Enhancing LIME using Neural Decision Trees
This work addresses interpretability challenges in machine learning for tabular data, offering an incremental improvement over existing LIME methods.
The paper tackled the problem of LIME's surrogate models struggling to capture complex non-linear decision boundaries in black-box models for tabular data, and proposed NDT-LIME using Neural Decision Trees, which showed consistent improvements in explanation fidelity on benchmark datasets.
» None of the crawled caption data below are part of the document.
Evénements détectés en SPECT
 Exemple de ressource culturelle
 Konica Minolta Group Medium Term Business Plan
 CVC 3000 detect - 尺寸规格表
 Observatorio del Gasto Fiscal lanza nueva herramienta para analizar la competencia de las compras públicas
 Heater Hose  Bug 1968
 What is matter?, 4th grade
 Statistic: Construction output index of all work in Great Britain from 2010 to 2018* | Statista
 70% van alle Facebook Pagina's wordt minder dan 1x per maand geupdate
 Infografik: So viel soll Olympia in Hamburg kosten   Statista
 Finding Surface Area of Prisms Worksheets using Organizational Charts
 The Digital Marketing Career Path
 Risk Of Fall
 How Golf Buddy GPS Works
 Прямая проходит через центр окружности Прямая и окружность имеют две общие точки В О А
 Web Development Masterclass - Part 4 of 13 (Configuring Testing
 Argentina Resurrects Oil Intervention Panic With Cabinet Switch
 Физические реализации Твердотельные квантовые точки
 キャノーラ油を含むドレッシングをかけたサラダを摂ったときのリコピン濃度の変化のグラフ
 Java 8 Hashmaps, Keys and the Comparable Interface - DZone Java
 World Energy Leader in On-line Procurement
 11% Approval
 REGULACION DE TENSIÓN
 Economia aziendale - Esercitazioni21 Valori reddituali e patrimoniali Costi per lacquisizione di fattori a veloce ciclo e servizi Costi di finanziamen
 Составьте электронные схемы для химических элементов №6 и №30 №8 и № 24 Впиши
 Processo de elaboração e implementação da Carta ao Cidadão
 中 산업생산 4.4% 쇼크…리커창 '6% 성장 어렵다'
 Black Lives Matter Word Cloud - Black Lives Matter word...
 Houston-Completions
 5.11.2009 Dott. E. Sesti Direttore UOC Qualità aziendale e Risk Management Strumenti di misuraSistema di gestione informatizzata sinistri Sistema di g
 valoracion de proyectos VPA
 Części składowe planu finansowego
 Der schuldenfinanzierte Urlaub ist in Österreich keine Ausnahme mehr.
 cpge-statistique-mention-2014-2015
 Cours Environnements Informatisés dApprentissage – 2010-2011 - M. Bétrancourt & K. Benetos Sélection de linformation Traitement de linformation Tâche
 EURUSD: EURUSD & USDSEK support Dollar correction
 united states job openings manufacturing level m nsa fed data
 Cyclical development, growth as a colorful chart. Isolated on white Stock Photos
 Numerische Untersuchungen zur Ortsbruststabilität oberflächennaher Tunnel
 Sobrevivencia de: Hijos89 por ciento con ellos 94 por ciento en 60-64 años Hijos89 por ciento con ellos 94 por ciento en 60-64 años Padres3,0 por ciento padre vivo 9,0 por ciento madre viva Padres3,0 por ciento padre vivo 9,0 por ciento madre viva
Interpreting complex machine learning models is a critical challenge, especially for tabular data where model transparency is paramount. Local Interpretable Model-Agnostic Explanations (LIME) has been a very popular framework for interpretable machine learning, also inspiring many extensions. While traditional surrogate models used in LIME variants (e.g. linear regression and decision trees) offer a degree of stability, they can struggle to faithfully capture the complex non-linear decision boundaries that are inherent in many sophisticated black-box models. This work contributes toward bridging the gap between high predictive performance and interpretable decision-making. Specifically, we propose the NDT-LIME variant that integrates Neural Decision Trees (NDTs) as surrogate models. By leveraging the structured, hierarchical nature of NDTs, our approach aims at providing more accurate and meaningful local explanations. We evaluate its effectiveness on several benchmark tabular datasets, showing consistent improvements in explanation fidelity over traditional LIME surrogates.